From a young age, I was fascinated by the impact that financial services could have on people, especially those in the lower economic classes.

Following the completion of my studies, I landed my first job in the UK at Visa, where I gained valuable experience in global sales account management. Although I did not work on product development, I had the opportunity to work with big clients like Barclays, Citibank, and HSBC, analysing their portfolios and gaining a better understanding of how global financial systems worked at that moment.

From there, I moved to Barclays and was responsible for existing customer management on the credit card side of the bank. Whilst that role wasn’t product-specific, it still gave me the opportunity to work with marketing, data science, operations, customer service, and finance — practically with every single stakeholder within the business. Such that every single time that we launched a campaign, the whole team was ready to action, whatever had to be actioned. Despite this, I really missed being in “product” at that time, so I decided to speak with my manager and see if there were any opportunities. And eventually, I moved to the product team within Barclays.

In 2015, while I was still working at Barclays, I began my transition to the fintech industry. At the time, the fintech scene in the UK was just starting to take off. It was during this time that I met Ricky Knox, the founder of Tandem Bank. We hit it off, and it seemed like a good match.

What was the transition from a corporate to a startup like?

Joining Tandem Bank was the determining step in my full-blowing career in fintech ahead. When I was going to move from Barclays, people were curious, and asked: Where are you going? I told them I was joining a new bank. Then they asked: What’s its name? But it didn’t have one yet, as it was the very beginning, and I was one of the first employees there.
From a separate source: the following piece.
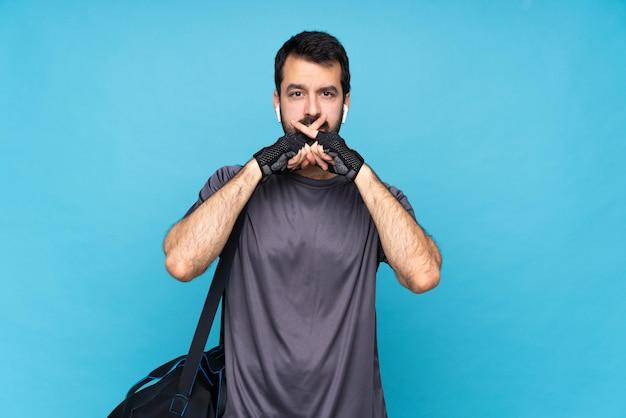 침묵 제스처의 표시를 보여주는 고립 된 파란색 위에 수염을 가진 젊은 스포츠 남자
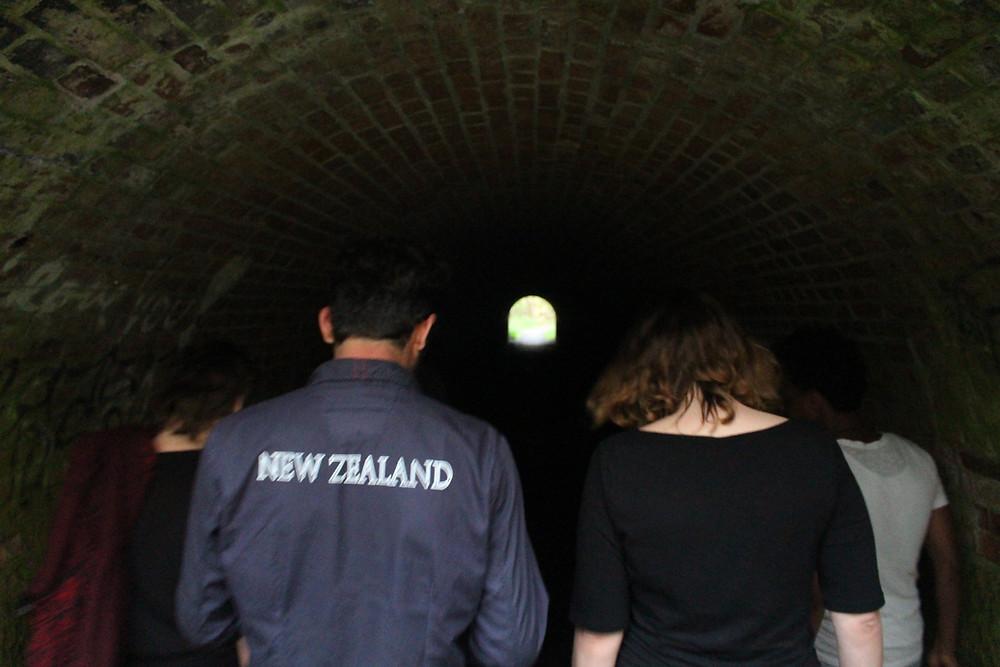 Eine Gruppe Menschen läuft durch einen unbelichteten Tunnel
Coming from a corporate background with all the structures, processes, and operations in place, transitioning to the fintech scene was like entering the Wild West. It was exciting, but also daunting. However, working directly with the founders, who were serial entrepreneurs, made it more thrilling and gave a lot of room and freedom for the execution of the procedures, impacting the decisions that led Tandem to success eventually.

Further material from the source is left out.